• _PROBLEM TO SOLVE_:
Since the copy must match the original, write out each record word for word, skipping only the pictures.

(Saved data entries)
◆ ◆ ◆ ◆
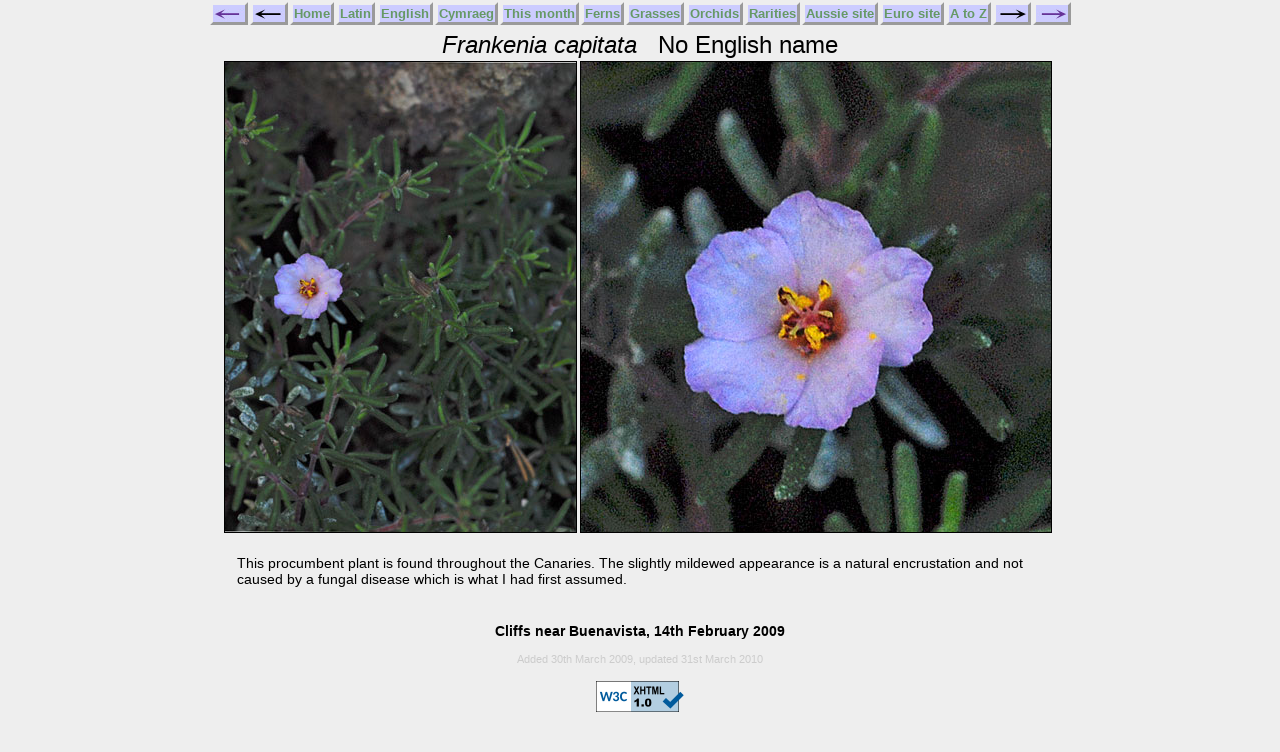

--- FILE ---
content_type: text/html
request_url: https://www.ukwildflowers.com/Web_pages/frankenia_capitata.htm
body_size: 3944
content:
<?xml version="1.0" encoding="utf-8"?>
<!DOCTYPE html PUBLIC "-//W3C//DTD XHTML 1.0 Strict//EN"
"http://www.w3.org/TR/xhtml1/DTD/xhtml1-strict.dtd">
<html xmlns="http://www.w3.org/1999/xhtml" xml:lang="en" lang="en">

<head>
	<meta http-equiv="content-type" content="text/html;charset=utf-8" />
	<meta http-equiv="Content-Style-Type" content="text/css" />

<link rel="stylesheet" type="text/css" href="../css/wildflowersnewblank.css" />
<link rel="stylesheet" type="text/css" href="../css/ukwildflowers_thumbs_for_web_pages.css" />


<title>European Wild plant: FRankenia capitata No English name</title>

<style type="text/css">
#imagebox {
	width: 833px;
	background-color:#eee;
	margin: 0 auto;
}

#textframe {
	width:70%;
}

</style>


</head>

<body>

<div id="pageframe">

<a name="Top"></a>

<div id="navbox1">
<table class="navbar">
	<tr>
    <td class="back1"><span class="prevnext"><a href="filago_pyramidata_broad_leaved_cudweed_crete.htm"><img class="ip2" src="../Backgrounds/arleu.jpg" alt="Arrow" /></a></span></td>
    <td class="back1"><span class="prevnext"><a href="frangula_alnus_alder_buckthorn.htm"><img class="ip2" src="../Backgrounds/arlnew.jpg" alt="Arrow" /></a></span></td>
	<td class="back"><span class="topnav"><a href="../index.htm">Home</a></span></td>
	<td class="back"><span class="topnav"><a href="../Web_pages_intros_indexes/latin_index.htm">Latin</a></span></td>
	<td class="back"><span class="topnav"><a href="../Web_pages_intros_indexes/english_index.htm">English</a></span></td>
	<td class="back"><span class="topnav"><a href="../Web_pages_intros_indexes/welsh_index.htm">Cymraeg</a></span></td>
	<td class="back"><span class="topnav"><a href="../Web_pages_intros_indexes/current_month_index_thumbnails.htm">This&nbsp;month</a></span></td>
	<td class="back"><span class="topnav"><a href="../Web_pages_intros_indexes/fern_index.htm">Ferns</a></span></td>
	<td class="back"><span class="topnav"><a href="../Web_pages_intros_indexes/grasses_index.htm">Grasses</a></span></td>
	<td class="back"><span class="topnav"><a href="../Web_pages_intros_indexes/orchids_index.htm">Orchids</a></span></td>
	<td class="back"><span class="topnav"><a href="../Web_pages_intros_indexes/rarities_index.htm">Rarities</a></span></td>
	<td class="back"><span class="topnav"><a href="../Web_pages_intros_indexes/oz_main.htm">Aussie&nbsp;site</a></span></td>
    <td class="back"><span class="topnav"><a href="../Web_pages_intros_indexes/europe_main.htm">Euro&nbsp;site</a></span></td>
	<td class="back"><span class="topnav"><a href="../Web_pages_intros_indexes/thumbnail_ZtoA_index.htm">A&nbsp;to&nbsp;Z</a></span></td>
	<td class="back1"><span class="prevnext"><a href="frankenia_corymbosa.htm"><img class="ip2" src="../Backgrounds/arrnew.jpg" alt="Arrow" /></a></span></td>
	<td class="back1"><span class="prevnext"><a href="frankenia_corymbosa.htm"><img class="ip2" src="../Backgrounds/arreu.jpg" alt="Arrow" /></a></span></td>
    </tr>
</table>
</div>

<p class="title"><em>Frankenia capitata</em>&nbsp;&nbsp;&nbsp;No English name

</p>

<div id="imagebox">

<img class="imageleft" src="../Web_photos_FG/frankenia_capitata_whole.jpg" alt="Frankenia capitata whole" />

<img class="imageleft" src="../Web_photos_FG/frankenia_capitata_close.jpg" alt="Frankenia capitata close" />

</div>

<div id="textframe">
    <p class="text">This procumbent plant is found throughout
      the Canaries. The slightly mildewed appearance is a natural
      encrustation and not caused by a fungal disease which is
      what I had first assumed.</p>
  </div>


<div id="bottomframe">
<p class="place">Cliffs near Buenavista, 14th February 2009</p>

<p class="added">Added 30th March 2009, updated 31st March 2010</p>

	<p>
	<a href="https://validator.w3.org/check?uri=referer"><img
        src="https://www.w3.org/Icons/valid-xhtml10-blue"
	alt="Valid XHTML 1.0 Strict" height="31" width="88" /></a>
	</p>

</div>

</div>
</body>

</html>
◆ ◆ ◆ ◆
• _RESPONSE_:
--- FILE ---
content_type: text/html
request_url: https://www.ukwildflowers.com/Web_pages/frankenia_capitata.htm
body_size: 3944
content:
<?xml version="1.0" encoding="utf-8"?>
<!DOCTYPE html PUBLIC "-//W3C//DTD XHTML 1.0 Strict//EN"
"http://www.w3.org/TR/xhtml1/DTD/xhtml1-strict.dtd">
<html xmlns="http://www.w3.org/1999/xhtml" xml:lang="en" lang="en">

<head>
	<meta http-equiv="content-type" content="text/html;charset=utf-8" />
	<meta http-equiv="Content-Style-Type" content="text/css" />

<link rel="stylesheet" type="text/css" href="../css/wildflowersnewblank.css" />
<link rel="stylesheet" type="text/css" href="../css/ukwildflowers_thumbs_for_web_pages.css" />


<title>European Wild plant: FRankenia capitata No English name</title>

<style type="text/css">
#imagebox {
	width: 833px;
	background-color:#eee;
	margin: 0 auto;
}

#textframe {
	width:70%;
}

</style>


</head>

<body>

<div id="pageframe">

<a name="Top"></a>

<div id="navbox1">
<table class="navbar">
	<tr>
    <td class="back1"><span class="prevnext"><a href="filago_pyramidata_broad_leaved_cudweed_crete.htm"><img class="ip2" src="../Backgrounds/arleu.jpg" alt="Arrow" /></a></span></td>
    <td class="back1"><span class="prevnext"><a href="frangula_alnus_alder_buckthorn.htm"><img class="ip2" src="../Backgrounds/arlnew.jpg" alt="Arrow" /></a></span></td>
	<td class="back"><span class="topnav"><a href="../index.htm">Home</a></span></td>
	<td class="back"><span class="topnav"><a href="../Web_pages_intros_indexes/latin_index.htm">Latin</a></span></td>
	<td class="back"><span class="topnav"><a href="../Web_pages_intros_indexes/english_index.htm">English</a></span></td>
	<td class="back"><span class="topnav"><a href="../Web_pages_intros_indexes/welsh_index.htm">Cymraeg</a></span></td>
	<td class="back"><span class="topnav"><a href="../Web_pages_intros_indexes/current_month_index_thumbnails.htm">This&nbsp;month</a></span></td>
	<td class="back"><span class="topnav"><a href="../Web_pages_intros_indexes/fern_index.htm">Ferns</a></span></td>
	<td class="back"><span class="topnav"><a href="../Web_pages_intros_indexes/grasses_index.htm">Grasses</a></span></td>
	<td class="back"><span class="topnav"><a href="../Web_pages_intros_indexes/orchids_index.htm">Orchids</a></span></td>
	<td class="back"><span class="topnav"><a href="../Web_pages_intros_indexes/rarities_index.htm">Rarities</a></span></td>
	<td class="back"><span class="topnav"><a href="../Web_pages_intros_indexes/oz_main.htm">Aussie&nbsp;site</a></span></td>
    <td class="back"><span class="topnav"><a href="../Web_pages_intros_indexes/europe_main.htm">Euro&nbsp;site</a></span></td>
	<td class="back"><span class="topnav"><a href="../Web_pages_intros_indexes/thumbnail_ZtoA_index.htm">A&nbsp;to&nbsp;Z</a></span></td>
	<td class="back1"><span class="prevnext"><a href="frankenia_corymbosa.htm"><img class="ip2" src="../Backgrounds/arrnew.jpg" alt="Arrow" /></a></span></td>
	<td class="back1"><span class="prevnext"><a href="frankenia_corymbosa.htm"><img class="ip2" src="../Backgrounds/arreu.jpg" alt="Arrow" /></a></span></td>
    </tr>
</table>
</div>

<p class="title"><em>Frankenia capitata</em>&nbsp;&nbsp;&nbsp;No English name

</p>

<div id="imagebox">

<img class="imageleft" src="../Web_photos_FG/frankenia_capitata_whole.jpg" alt="Frankenia capitata whole" />

<img class="imageleft" src="../Web_photos_FG/frankenia_capitata_close.jpg" alt="Frankenia capitata close" />

</div>

<div id="textframe">
    <p class="text">This procumbent plant is found throughout
      the Canaries. The slightly mildewed appearance is a natural
      encrustation and not caused by a fungal disease which is
      what I had first assumed.</p>
  </div>


<div id="bottomframe">
<p class="place">Cliffs near Buenavista, 14th February 2009</p>

<p class="added">Added 30th March 2009, updated 31st March 2010</p>

	<p>
	<a href="https://validator.w3.org/check?uri=referer"><img
        src="https://www.w3.org/Icons/valid-xhtml10-blue"
	alt="Valid XHTML 1.0 Strict" height="31" width="88" /></a>
	</p>

</div>

</div>
</body>

</html>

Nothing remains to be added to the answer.